Als die bilanzierten Vermögenswerte (Kredite und/oder Wertpapiere) plötzlich massiv an Wert verloren, war nur noch der Staat mit seiner Zentralbank in der Lage, den Absturz des Bankensystems zu verhindern. In aller Schnelle wurden Regeln verkündet, die es den Geschäftsbanken erlaubten, die Werte ihrer „Schrottpapiere“ zu einem Nennwert zu bilanzieren und damit oberhalb ihres Marktwertes. Eine vergleichbare Maßnahme war der Ankauf dieser Papiere durch die Zentralbank – ebenfalls zu marktmäßig überhöhten Werten – sowie die Kreditvergabe ohne hinreichende Sicherheiten.

Bundeskanzlerin und Finanzminister sahen sich sogar gezwungen, den deutschen Geschäftsbankkunden zu versichern, dass ihr „Geld auf den Bankkonten“ sicher sei – eine psychologische Maßnahme zur Beruhigung der Allgemeinheit und gleichzeitig eine „Lüge“. Wären die Banken, vorneweg die Deutsche Bank, in Konkurs gegangen, hätte wieder nur die von der Regierung unabhängige Zentralbank das Bankensystem retten können. Dazu wäre kein Geld von den Geschäftsbankkonten der Bürger erforderlich gewesen.
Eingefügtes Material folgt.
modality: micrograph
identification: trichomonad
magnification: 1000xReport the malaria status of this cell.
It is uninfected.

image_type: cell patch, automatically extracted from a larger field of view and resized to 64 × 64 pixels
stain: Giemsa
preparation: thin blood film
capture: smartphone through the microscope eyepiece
Die Geschäftsbankenkrise 2008ff war also nur durch das Verhalten der Zentralbanken mit ihrem „Zentralbank-Buchgeld“ zu bewältigen – eine Geldsorte, die kein Normalbürger im Besitz hatte und hat.
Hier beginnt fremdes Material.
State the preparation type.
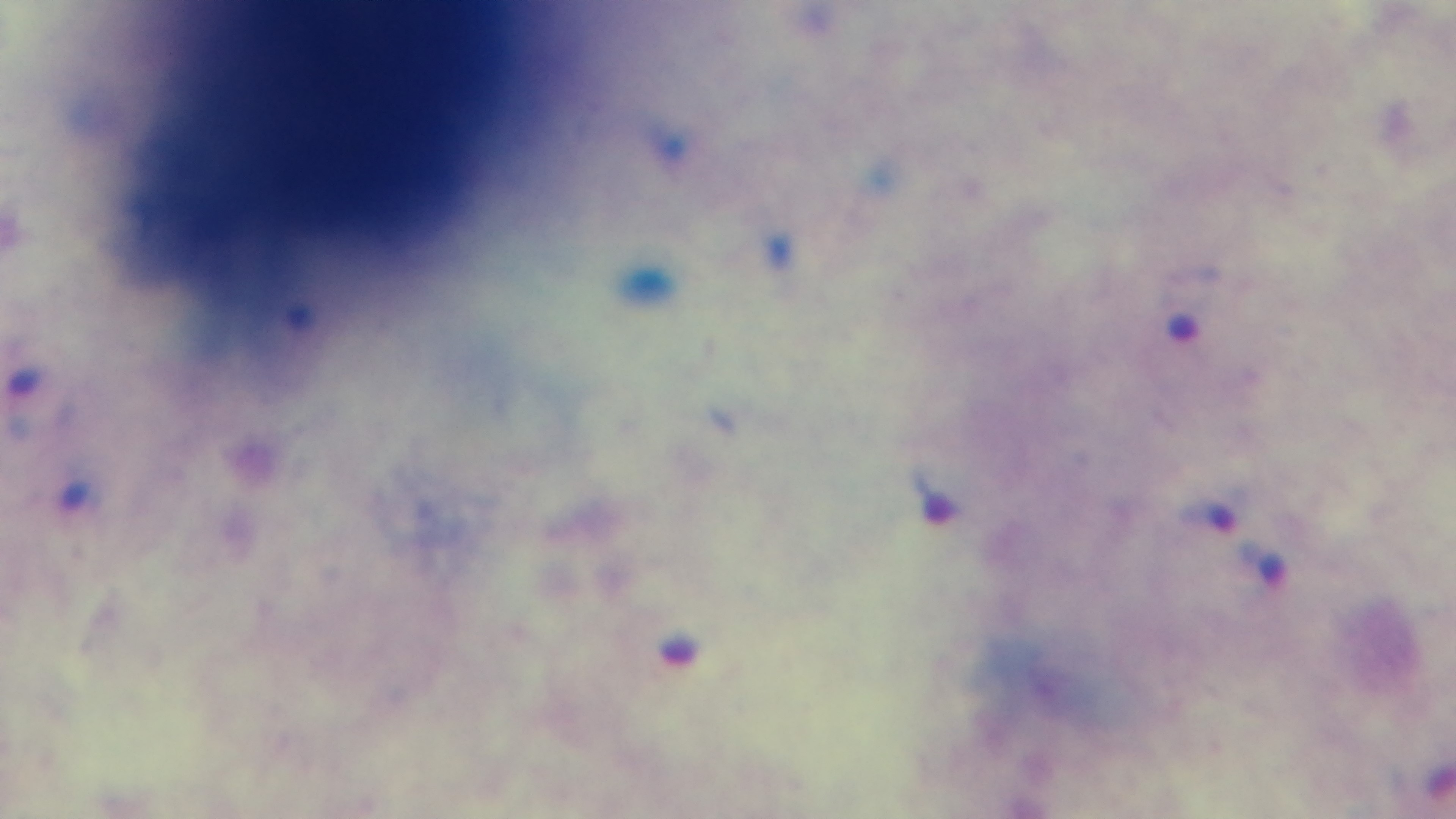

It is a thick blood film.

Malaria status: infected. 100x oil-immersion objective. Light microscopy. Giemsa stain. Captured with a mounted 4K digital camera. Single field of view.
Die Zentralbanken haben sich in der Krise politisch sehr geschickt verhalten. Sie waren (und sind) von den Regierungen unabhängig und hätten die unverantwortlichen Geschäftspraktiken der geratene Unternehmen behandeln müssen. Ein Insolvenzverfahren für zahlungsunfähige Geschäftsbanken kollidierte aber mit dem Auftrag, das Zahlungssystem am Laufen zu halten. Stattdessen wandelten die Zentralbanken „auf Anweisung der Regierungen“ die Bankschulden zu Staatsschulden um und trieben damit die Staatsverschuldung in die Höhe.

Die sich daraus ergebene „Knappheit“ im Regierungshaushalt von Griechenland und anderen sogenannten „Programmländern“ erzwangen formal, die öffentlichen Ausgaben und Einnahmen anzupassen. Hier muss man sich fragen, wem die Regierungen diesen „Gefallen“ erwiesen haben. Sie haben damit eindeutig gegen ihren verfassungsmäßigen Gemeinwohl-Auftrag verstoßen.

Eine Zentralbank ist aufgrund ihrer „kurzen“ Hebel anscheinend nicht in der Lage, Geschäftsbanken besser „an die Kandare“ zu nehmen. Ihre Aufgabe, den Zahlungsverkehr mit allen ihren Möglichkeiten am Laufen zu halten, ist für sie ebenso wenig zu erfüllen, wie die Preisstabilität zu gewährleisten.